= Отрывок текста =
_____

Не торопитесь жалеть кухонного мужика. В Европе прислуга иногда спала на коврике у входа в комнату – рядом с собаками.

И это – дом купца, причем из богатых и видных. А возьмите усадьбу мещанина. Дом в 2–3 комнаты, а жильцов в нем не меньше десятка.

Вот усадьба семьи Суриковых в Красноярске. Большущий двухэтажный дом богатого горожанина «из казаков». В этом доме вырос великий художник Василий Иванович Суриков. В доме – 11 комнат, а жило в нем от 20 до 22 человек.

Крестьяне жили еще теснее. Традиционный крестьянский дом вообще не знает разделения на комнаты. В наше время крестьянские хоромы выставлены под Новгородом в музее под открытым небом Славица, есть музей под открытым небом в Суздале… Если интересно – всегда можно поехать посмотреть. Помещения от 20 кв. м (дом бедняка), до 50 кв. м (дом богатея). А жили в этих домах человек по 30, причем из них – 2–4 супружеские пары разных поколений, старые деды и бабки, куча малолетних ребятишек.

Так жили даже вольные крестьяне Севера, а не только крепостные. Богачи, а не только голытьба.

Это уже в XX веке крестьяне стали ставить перегородки, разделять избу на комнаты, или с самого начала планировали дом из нескольких комнат. Но и эти дома, построенные в конце XIX, начале XX века, не поражают простором – стоит прикинуть, сколько в них жило людей. Владимир Солоухин очень поэтично описывает свое детство и дом, в котором он вырос. Дом построен совершено по европейским нормам, в два этажа, семь комнат. Но и жило в нем семь человек: папа, мама, дедушка, сын и три дочери.[24]

Намного свободнее большинства крестьян, но тоже не очень просторно.

Дворяне были обеспечены жильем лучше? А это смотря в какое время и смотря кто. Царедворцы Екатерины и Павла, разумеется, жили в отдельных комнатах своих роскошных дворцов. Но это ведь даже не 1 % народа, это 1 % всех дворян и 0.001 % всего населения России. Несколько сотен из нескольких десятков миллионов.

Возьмем чуть менее сановитый слой дворян… В наше время усадьбы известных, сыгравших важную роль в развитии культуры людей чаще всего музеефицированы. В Михайловское Пушкина, Ясную Поляну Толстого, Тарханы Лермонтова вовсе не трудно поехать на экскурсию. Барские дома – большие, красивые, всегда из нескольких комнат. В барском доме Михайловского 9 комнат, в барском доме друзей Пушкина Осиповых в Тригорском – 8. А жило в каждом из этих домов по 10–15 человек. Барин, который обитал бы один в собственной комнате, – это скорее исключение из правила, чем само правило.

_____

= Задание =
Перепишите слово в слово кусок из отрывка о том, как тесно жили люди в старой России, от «Намного свободнее большинства» до «нескольких десятков миллионов.». Список, приведённый ниже, здесь не нужен.

_____

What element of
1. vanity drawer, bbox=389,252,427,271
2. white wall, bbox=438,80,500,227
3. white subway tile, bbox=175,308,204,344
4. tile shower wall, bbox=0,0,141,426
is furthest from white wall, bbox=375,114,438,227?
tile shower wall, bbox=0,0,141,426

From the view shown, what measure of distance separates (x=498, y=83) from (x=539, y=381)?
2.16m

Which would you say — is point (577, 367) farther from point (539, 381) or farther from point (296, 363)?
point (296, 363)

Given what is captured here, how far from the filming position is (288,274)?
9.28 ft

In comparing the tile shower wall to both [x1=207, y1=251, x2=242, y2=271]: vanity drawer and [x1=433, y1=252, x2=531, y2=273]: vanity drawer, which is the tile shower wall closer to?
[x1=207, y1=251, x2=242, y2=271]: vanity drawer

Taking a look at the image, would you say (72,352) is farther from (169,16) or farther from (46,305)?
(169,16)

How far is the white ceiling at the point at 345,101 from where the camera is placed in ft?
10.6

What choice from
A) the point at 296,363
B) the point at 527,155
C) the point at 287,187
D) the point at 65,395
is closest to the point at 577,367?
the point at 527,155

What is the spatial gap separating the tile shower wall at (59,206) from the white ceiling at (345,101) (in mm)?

_____

= Ответ =
Намного свободнее большинства крестьян, но тоже не очень просторно.

Дворяне были обеспечены жильем лучше? А это смотря в какое время и смотря кто. Царедворцы Екатерины и Павла, разумеется, жили в отдельных комнатах своих роскошных дворцов. Но это ведь даже не 1 % народа, это 1 % всех дворян и 0.001 % всего населения России. Несколько сотен из нескольких десятков миллионов.